The winner of John Lewis’s start-up competition will be announced on Sunday. Retail Week went to hear the final presentations from the five finalists.

The finalists presented their final pitches at JLab yesterday

The five final start-ups in John Lewis’s JLab have been working with their mentors at the retailer for 12 weeks, having beaten hundreds of start-ups to get this far.

They have all worked with internal mentors at John Lewis and external start-up experts such as Bindi Karia, a vice president at the Silicon Valley Bank accelerator.

John Lewis chief information officer Paul Coby, who has led the project , said the final pitches, presented on Monday, were impressive.

“We have been so impressed by what we have heard in these pitches, in terms of how they’ve really used us and their mentors.”

He added John Lewis is planning another innovation project following the success of JLab.

“There’s a next stage for this, and it’s nearly there but I’m keeping schtum for now. JLab has whetted our appetite.

“It has been fantastic for us. We have learned a lot. We’ve done other innovation projects before but this has been the most ambitious and the most fun.”

Entrepreneur Stuart Marks has worked with John Lewis on the project – his team has managed a lot of the day-to-day running of the initiative – and said the combination of the different parties involved had worked well.

“JLab was a hybrid of corporate venture capital with a bespoke retail lab, run by a third party. That combination has proven to be really powerful.

“There are very few retailers, if any, who could have carried this off. Paul Coby and the team have done really well to make sure this was given the oxygen needed to succeed.”

John Lewis innovation manager John Vary said the retailer would consider working with all five of the finalists, not just the winner. “All five are the type of people we would work with from an innovation point of view. I would absolutely advise other retailers to try something similar – we have learned a lot.”

Who they are: The final five


Localz uses beacon technology to provide data and analysis of how people shop in store. Since working with John Lewis, they realised their technology would be best employed around click and collect, and the service it develops uses beacon technology to alert store staff when shoppers with an order to collect walks in store. Localz says it cuts the amount of time it takes to deliver click and collect orders, and there is also potential to use the platform for payments, analytics, and other delivery options.


Viewsy, founded by Odera Ume-Ezeoke, is an in-store digital engagement system designed to help retailers better understand their customers. It provides data on everything from dwell time to street traffic to in-store converstion rates and visitor levels in different departments, all by detecting mobile phones.

In-store sensors track customers’ behaviour as they move through the store, allowing retailers to analyse how they shop and offer them more personalised and efficient services.

Spaced Designs

Spaced Designs provides an online tool that helps shoppers to select home furnishings. The product allows consumers to create and view virtual 3D versions of rooms in their house, as well as suggesting pieces of furniture based on their budget. The company started the JLab process with just the beginnings of an idea, and has since developed its business and solution after working with the retailer.

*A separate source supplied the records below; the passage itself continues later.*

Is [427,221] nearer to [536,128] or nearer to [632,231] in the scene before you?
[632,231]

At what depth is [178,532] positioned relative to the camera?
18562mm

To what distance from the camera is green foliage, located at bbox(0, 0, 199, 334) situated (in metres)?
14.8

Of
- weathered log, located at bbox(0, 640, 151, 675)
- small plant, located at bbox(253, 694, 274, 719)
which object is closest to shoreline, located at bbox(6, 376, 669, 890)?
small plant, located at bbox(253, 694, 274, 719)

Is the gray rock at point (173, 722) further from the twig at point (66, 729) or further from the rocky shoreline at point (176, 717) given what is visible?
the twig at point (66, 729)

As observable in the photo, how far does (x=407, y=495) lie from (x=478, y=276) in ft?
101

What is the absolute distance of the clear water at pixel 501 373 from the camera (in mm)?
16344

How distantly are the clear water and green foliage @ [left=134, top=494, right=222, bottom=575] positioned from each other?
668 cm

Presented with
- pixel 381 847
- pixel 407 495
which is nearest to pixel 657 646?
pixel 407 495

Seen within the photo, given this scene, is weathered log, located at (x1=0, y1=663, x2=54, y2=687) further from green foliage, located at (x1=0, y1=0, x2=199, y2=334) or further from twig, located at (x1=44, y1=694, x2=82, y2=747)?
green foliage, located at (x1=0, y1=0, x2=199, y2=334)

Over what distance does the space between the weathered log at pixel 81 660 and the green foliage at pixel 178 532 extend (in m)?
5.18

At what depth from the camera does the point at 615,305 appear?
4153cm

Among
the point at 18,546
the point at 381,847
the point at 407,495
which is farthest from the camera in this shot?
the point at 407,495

Musaic took the JLab panel in a different direction with its pitch – in contrast to the other businesses, it’s a product that John Lewis would actually sell and was built to take advantage of the Internet of Things trend. The product itself is a smart hifi that both streams music and connects up to other systems and objects in a shopper’s home.


Tap2Connect uses smart labels, which can connect with smartphones but which don’t need batteries, to help improve a retailer’s after sales service. The labels are stuck on to products such as TVs and, when tapped with a smartphone, use NFC technology to communicate with a phone. The shopper will be shown possible answers to their query, and if the shopper still needs to phone the contact centre, the staff member on the other line will already know what the problem is.